野生の少女が
裸足のまま

ドアに駆け寄っていく。


ドアが少し開いて

ドアストッパーの向こう
ジュナさんの顔が見えた。


「こら、ダメじゃない。

鳴らし方が違うのに
開けちゃダメでしょ」


「おおおう。ミステイクッ」


広めのオデコを
ばちん、と自分で叩いて

ドアを閉める。


傍にあるイスを移動させて
器用に
ドアストッパーを外した。


空腹を刺激する
その匂いッ。


「ジュナッ。
ハンバーガー買ってきたかッ」

部屋に入ってくる
ジュナさんの手元を

ガサゴソ、と
少女が探る。


セイだって
お腹が空いているだろうに

そんなモノには
誘惑されないぞ、とばかりに


「病院のこの子のママさん。
容体が変わりでも
したんですか?」


コトバの語尾が
それとなく苛立っていてッ。


「あら。

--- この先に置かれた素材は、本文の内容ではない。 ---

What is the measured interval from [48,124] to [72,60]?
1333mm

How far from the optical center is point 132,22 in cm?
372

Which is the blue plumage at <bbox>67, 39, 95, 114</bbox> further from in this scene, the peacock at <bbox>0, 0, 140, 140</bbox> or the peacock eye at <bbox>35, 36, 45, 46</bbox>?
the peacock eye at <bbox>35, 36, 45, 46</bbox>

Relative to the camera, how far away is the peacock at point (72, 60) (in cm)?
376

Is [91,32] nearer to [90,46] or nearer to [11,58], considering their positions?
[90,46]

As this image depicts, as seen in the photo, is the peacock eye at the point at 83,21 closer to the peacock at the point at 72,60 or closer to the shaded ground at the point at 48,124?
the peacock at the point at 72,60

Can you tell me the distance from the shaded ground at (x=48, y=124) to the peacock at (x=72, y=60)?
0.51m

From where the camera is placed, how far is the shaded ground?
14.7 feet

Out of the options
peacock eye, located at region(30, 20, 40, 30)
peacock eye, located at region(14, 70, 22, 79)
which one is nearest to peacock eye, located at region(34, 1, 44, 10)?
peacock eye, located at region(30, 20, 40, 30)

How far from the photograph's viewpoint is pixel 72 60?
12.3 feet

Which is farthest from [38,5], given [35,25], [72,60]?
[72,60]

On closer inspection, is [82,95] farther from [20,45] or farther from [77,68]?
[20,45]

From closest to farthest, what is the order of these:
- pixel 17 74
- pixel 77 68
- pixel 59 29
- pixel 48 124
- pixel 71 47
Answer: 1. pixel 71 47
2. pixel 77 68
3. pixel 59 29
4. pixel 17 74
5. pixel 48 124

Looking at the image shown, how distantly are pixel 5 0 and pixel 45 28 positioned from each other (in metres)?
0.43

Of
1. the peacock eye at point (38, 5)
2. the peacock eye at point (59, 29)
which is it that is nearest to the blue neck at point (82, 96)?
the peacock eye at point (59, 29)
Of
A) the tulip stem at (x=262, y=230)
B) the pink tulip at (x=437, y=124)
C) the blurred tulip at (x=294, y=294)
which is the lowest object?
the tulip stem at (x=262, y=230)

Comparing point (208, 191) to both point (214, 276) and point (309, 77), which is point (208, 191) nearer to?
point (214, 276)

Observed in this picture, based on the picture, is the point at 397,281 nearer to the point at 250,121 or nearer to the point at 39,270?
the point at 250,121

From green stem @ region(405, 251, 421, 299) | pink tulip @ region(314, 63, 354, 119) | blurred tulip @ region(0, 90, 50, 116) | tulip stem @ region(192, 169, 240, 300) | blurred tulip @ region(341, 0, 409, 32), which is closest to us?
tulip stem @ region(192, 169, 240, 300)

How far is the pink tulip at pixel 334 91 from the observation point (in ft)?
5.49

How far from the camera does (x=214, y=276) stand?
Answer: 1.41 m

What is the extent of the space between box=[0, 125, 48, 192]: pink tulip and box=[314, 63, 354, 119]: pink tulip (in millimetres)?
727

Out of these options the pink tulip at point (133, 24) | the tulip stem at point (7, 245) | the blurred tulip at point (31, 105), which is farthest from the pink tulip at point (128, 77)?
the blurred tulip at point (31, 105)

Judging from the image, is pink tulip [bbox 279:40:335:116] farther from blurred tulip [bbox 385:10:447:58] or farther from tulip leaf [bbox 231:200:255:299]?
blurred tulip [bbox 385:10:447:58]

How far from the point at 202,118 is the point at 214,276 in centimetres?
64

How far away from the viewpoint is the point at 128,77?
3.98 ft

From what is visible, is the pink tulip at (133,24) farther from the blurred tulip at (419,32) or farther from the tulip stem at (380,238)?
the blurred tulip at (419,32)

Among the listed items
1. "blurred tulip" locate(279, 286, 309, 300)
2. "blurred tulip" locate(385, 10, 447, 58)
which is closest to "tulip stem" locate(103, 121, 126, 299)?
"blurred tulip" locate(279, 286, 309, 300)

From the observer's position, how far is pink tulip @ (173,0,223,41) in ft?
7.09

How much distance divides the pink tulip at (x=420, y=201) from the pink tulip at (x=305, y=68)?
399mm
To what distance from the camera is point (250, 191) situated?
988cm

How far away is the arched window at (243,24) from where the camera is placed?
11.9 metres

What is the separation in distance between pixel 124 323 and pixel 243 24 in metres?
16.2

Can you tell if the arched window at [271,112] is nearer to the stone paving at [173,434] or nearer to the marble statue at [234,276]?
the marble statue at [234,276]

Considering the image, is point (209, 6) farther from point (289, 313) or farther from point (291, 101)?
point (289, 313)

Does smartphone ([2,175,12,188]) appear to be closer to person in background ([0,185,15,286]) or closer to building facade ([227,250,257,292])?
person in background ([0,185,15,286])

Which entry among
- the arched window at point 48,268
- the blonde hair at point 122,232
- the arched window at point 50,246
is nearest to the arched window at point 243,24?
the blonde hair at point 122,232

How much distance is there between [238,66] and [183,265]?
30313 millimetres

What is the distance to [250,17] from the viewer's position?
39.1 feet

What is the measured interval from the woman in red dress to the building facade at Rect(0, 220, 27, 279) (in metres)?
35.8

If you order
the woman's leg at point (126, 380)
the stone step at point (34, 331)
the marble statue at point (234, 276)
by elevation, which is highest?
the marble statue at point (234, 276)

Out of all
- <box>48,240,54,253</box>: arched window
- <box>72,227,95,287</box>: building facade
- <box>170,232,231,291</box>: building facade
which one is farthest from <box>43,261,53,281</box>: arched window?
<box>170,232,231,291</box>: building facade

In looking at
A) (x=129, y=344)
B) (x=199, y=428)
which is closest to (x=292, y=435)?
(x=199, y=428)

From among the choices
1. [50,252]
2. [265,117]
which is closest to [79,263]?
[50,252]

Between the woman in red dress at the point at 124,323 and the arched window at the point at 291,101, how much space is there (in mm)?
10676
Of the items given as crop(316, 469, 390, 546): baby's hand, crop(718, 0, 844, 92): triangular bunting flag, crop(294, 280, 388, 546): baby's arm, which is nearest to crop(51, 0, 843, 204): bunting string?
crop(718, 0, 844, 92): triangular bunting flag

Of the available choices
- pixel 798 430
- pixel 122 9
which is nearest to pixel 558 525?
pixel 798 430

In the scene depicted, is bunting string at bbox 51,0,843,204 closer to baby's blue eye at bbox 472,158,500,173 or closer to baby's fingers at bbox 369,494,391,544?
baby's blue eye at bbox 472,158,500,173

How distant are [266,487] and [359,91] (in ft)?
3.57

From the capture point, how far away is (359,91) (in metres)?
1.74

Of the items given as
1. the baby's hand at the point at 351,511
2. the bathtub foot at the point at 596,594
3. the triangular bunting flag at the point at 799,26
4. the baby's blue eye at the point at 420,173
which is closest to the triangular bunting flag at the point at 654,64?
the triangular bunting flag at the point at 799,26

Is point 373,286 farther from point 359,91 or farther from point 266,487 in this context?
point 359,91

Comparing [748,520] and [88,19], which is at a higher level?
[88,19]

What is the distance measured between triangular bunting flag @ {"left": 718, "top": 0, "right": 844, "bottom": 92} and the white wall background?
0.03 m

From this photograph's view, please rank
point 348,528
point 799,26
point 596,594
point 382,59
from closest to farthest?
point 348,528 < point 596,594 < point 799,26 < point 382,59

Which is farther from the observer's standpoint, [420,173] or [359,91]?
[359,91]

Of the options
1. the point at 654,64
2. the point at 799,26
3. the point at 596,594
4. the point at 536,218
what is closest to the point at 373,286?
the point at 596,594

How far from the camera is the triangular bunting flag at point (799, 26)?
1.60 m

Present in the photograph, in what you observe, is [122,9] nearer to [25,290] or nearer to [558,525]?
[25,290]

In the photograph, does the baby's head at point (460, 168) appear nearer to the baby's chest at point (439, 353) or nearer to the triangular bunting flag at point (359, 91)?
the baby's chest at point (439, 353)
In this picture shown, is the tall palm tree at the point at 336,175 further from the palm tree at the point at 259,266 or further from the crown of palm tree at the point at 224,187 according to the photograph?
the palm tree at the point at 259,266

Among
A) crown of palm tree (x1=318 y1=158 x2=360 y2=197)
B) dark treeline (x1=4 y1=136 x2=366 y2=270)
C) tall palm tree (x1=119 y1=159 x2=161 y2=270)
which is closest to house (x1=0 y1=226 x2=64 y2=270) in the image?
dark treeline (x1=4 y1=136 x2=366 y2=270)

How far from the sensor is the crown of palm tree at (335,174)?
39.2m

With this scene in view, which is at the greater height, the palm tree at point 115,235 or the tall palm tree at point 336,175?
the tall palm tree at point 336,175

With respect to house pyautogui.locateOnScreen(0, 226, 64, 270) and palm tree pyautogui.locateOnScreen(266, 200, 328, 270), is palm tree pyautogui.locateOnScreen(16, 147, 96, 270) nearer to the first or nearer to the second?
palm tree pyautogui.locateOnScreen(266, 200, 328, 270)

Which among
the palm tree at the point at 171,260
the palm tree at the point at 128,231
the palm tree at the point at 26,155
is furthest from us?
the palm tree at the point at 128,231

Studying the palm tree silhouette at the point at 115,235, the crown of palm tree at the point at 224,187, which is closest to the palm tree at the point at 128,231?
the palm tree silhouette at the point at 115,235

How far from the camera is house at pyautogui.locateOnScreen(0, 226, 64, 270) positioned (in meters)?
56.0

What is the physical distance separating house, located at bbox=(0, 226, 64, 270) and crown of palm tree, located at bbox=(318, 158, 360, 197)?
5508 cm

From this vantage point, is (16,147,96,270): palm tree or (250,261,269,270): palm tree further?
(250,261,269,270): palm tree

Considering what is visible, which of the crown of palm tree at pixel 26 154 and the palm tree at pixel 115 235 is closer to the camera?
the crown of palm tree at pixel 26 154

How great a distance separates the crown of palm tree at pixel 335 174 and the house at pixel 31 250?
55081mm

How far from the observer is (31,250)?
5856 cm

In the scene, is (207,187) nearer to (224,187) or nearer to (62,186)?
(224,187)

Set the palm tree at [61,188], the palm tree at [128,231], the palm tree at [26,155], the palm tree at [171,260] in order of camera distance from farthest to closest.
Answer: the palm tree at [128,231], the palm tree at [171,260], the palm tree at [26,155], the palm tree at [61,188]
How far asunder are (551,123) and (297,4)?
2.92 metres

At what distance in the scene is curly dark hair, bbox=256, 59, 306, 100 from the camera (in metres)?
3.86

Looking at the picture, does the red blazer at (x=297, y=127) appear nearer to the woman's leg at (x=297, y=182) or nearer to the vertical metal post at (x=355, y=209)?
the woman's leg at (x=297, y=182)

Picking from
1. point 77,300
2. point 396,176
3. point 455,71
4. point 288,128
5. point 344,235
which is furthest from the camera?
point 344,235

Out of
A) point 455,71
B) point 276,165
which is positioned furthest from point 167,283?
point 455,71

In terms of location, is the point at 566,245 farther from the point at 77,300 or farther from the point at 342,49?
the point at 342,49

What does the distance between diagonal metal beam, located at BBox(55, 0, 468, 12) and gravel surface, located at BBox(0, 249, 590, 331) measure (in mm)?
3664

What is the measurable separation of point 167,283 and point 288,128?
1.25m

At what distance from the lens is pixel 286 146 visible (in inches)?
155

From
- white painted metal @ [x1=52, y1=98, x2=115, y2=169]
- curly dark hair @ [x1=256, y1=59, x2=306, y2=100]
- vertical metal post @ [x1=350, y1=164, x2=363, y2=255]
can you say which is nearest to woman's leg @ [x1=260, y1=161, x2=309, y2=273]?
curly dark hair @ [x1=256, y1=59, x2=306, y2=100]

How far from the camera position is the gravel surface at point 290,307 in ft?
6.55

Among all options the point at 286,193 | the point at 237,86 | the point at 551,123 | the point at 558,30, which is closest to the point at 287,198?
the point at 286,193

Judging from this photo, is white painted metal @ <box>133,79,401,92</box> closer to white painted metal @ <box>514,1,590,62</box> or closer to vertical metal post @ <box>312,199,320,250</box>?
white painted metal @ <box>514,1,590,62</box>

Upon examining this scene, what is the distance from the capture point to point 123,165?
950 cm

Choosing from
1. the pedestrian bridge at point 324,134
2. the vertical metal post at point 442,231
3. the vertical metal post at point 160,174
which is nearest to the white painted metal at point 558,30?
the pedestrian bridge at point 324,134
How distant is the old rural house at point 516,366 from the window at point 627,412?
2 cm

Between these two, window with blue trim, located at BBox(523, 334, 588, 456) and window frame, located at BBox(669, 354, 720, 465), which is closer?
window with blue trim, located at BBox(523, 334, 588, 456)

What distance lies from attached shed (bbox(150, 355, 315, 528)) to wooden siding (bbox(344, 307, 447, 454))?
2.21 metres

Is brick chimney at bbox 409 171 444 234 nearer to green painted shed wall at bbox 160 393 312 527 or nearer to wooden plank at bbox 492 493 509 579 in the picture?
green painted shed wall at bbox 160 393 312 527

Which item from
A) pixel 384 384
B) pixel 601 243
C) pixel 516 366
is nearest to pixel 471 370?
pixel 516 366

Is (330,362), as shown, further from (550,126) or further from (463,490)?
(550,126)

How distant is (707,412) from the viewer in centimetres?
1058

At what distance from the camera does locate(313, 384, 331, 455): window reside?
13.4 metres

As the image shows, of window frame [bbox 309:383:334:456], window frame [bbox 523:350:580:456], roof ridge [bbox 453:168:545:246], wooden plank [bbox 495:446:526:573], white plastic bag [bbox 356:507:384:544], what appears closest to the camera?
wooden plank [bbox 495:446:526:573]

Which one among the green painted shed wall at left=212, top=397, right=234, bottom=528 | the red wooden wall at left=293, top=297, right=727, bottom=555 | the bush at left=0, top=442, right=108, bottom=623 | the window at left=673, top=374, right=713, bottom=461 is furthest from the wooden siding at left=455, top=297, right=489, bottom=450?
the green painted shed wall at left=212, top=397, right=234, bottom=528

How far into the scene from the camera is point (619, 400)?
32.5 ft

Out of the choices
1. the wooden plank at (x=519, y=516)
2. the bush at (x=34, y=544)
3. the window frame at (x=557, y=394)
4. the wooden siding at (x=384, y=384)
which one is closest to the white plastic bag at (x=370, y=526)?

アナタ…ッ」

どうしてここにいるの、って
言わんばかりに

セイの姿を見つけて

ジュナさんの眉が
不愉快そうに

ピクリ、と動いた。


「あッ。私がここ教えて
来て貰ったんですッ」


セイがこの場にいるという
事実を

これでも
必死で取り繕ったのにッ。


「…カードキーがなければ

エレベーターだって
この階に
停まらなかったでしょう?」


簡単に一蹴される。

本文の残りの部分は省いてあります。